RoboTwin 2.0: A Scalable Data Generator and Benchmark with Strong Domain Randomization for Robust Bimanual Robotic Manipulation
Abstract
Simulation-based data synthesis has emerged as a powerful paradigm for enhancing real-world robotic manipulation. However, existing synthetic datasets remain insufficient for robust bimanual manipulation due to two key challenges: (1) the lack of an autonomous self-correcting mechanism to resolve execution failures in complex coordination tasks, and (2) the scarcity of diverse visual and spatial variations required to bridge the sim-to-real gap. To this end, we present RoboTwin 2.0, a scalable simulation framework that enables closed-loop, automated, large-scale generation of diverse and realistic data, along with unified evaluation protocols for dual-arm manipulation.
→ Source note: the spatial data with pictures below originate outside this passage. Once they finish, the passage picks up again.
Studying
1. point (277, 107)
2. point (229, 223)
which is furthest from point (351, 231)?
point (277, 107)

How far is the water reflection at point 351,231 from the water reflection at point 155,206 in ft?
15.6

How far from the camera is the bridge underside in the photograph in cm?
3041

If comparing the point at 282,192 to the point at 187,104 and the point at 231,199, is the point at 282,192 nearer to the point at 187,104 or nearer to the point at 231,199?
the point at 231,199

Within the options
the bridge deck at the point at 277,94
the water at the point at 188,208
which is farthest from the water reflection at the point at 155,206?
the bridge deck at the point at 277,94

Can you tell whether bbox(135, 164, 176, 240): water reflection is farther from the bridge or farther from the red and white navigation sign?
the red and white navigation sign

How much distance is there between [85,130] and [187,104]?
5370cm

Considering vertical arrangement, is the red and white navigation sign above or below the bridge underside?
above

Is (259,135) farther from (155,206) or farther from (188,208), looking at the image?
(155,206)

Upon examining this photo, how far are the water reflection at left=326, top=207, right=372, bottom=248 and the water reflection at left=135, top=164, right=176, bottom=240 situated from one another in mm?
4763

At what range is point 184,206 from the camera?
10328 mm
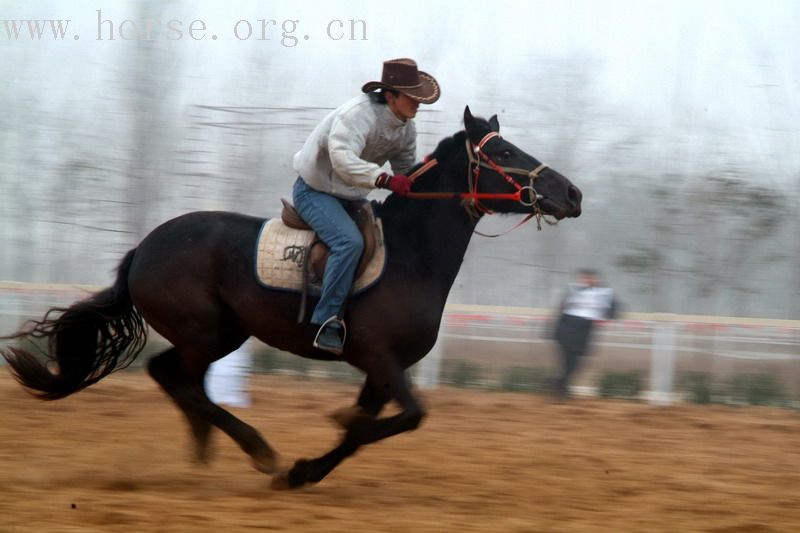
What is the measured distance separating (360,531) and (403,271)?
1.60 metres

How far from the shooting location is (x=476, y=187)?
5766 millimetres

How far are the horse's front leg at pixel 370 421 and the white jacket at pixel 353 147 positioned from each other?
42.9 inches

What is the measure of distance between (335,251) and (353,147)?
0.61 meters

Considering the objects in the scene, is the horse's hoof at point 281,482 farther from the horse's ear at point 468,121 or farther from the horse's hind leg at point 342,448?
the horse's ear at point 468,121

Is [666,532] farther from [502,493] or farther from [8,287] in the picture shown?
[8,287]

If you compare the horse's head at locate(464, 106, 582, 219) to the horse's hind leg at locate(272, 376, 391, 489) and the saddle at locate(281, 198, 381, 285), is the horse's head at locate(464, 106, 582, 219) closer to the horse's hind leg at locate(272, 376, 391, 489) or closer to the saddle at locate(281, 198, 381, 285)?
the saddle at locate(281, 198, 381, 285)

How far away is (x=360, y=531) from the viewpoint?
15.2 ft

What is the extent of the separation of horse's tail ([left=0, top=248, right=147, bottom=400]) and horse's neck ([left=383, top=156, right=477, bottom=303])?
1.82 m

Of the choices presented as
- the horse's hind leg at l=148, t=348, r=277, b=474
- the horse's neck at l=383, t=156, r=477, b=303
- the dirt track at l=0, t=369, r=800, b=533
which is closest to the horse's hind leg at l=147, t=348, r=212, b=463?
the horse's hind leg at l=148, t=348, r=277, b=474

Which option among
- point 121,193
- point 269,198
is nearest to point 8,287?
point 121,193

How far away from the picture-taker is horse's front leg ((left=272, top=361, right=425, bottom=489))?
213 inches

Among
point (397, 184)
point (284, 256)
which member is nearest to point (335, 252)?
point (284, 256)

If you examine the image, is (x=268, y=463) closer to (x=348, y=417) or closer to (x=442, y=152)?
(x=348, y=417)

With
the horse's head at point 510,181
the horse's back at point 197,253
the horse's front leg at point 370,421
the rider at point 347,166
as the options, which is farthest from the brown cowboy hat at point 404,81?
the horse's front leg at point 370,421
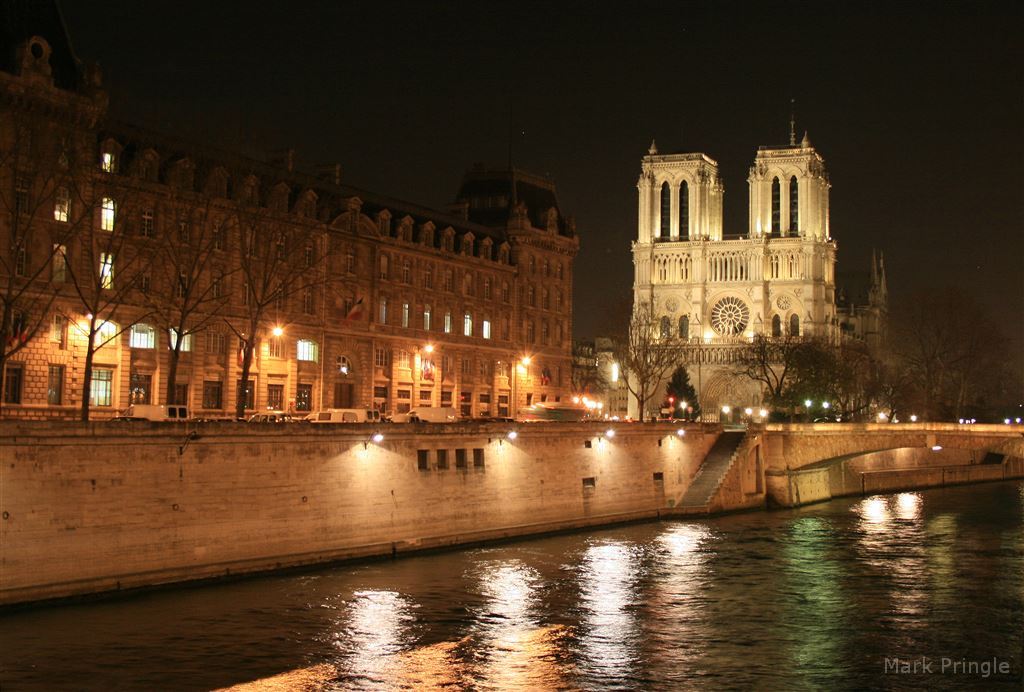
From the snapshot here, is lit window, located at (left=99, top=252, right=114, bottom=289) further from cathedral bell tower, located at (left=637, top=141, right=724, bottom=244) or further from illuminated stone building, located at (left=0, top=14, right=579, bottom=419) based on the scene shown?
cathedral bell tower, located at (left=637, top=141, right=724, bottom=244)

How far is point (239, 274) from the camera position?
66.3 metres

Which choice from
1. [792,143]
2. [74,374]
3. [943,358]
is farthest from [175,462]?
[792,143]

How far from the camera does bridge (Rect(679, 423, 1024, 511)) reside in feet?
239

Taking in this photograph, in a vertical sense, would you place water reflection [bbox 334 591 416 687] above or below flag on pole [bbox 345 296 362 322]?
below

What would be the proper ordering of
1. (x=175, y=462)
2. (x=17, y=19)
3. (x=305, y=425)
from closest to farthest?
(x=175, y=462)
(x=305, y=425)
(x=17, y=19)

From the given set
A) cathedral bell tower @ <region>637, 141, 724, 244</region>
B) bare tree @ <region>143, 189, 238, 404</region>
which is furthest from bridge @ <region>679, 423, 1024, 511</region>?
cathedral bell tower @ <region>637, 141, 724, 244</region>

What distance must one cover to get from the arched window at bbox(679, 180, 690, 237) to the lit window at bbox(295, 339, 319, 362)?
293 ft

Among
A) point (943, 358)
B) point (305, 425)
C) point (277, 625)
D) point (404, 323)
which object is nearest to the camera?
point (277, 625)

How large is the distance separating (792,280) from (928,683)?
121020 mm

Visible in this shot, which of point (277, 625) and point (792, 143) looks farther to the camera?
point (792, 143)

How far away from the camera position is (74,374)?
186ft

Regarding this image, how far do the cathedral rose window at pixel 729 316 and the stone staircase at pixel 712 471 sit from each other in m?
75.3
Built upon RoboTwin-OD, a foundational library of 731 instances across 147 categories with rich semantic annotations, our framework integrates Multimodal Large Language Models (MLLMs) with simulation-in-the-loop verification. This integration forms an automated feedback mechanism that significantly boosts the success rate of expert task program generation. To enhance robust sim-to-real transfer, RoboTwin 2.0 incorporates structured domain randomization along five axes: clutter, lighting, background, tabletop height and language instructions, thereby maximizing data diversity. We instantiate this framework across 50 dual-arm tasks spanning five robot embodiments. Empirical evaluations demonstrate that Vision-Language-Action (VLA) models pre-trained on our synthetic data achieve a 3.6x improvement in few-shot real-world transfer (over a 10-demo baseline) and a 2.2x gain in zero-shot generalization. We release the data generator, benchmark, pre-collected dataset, and code to support scalable research in robust bimanual manipulation.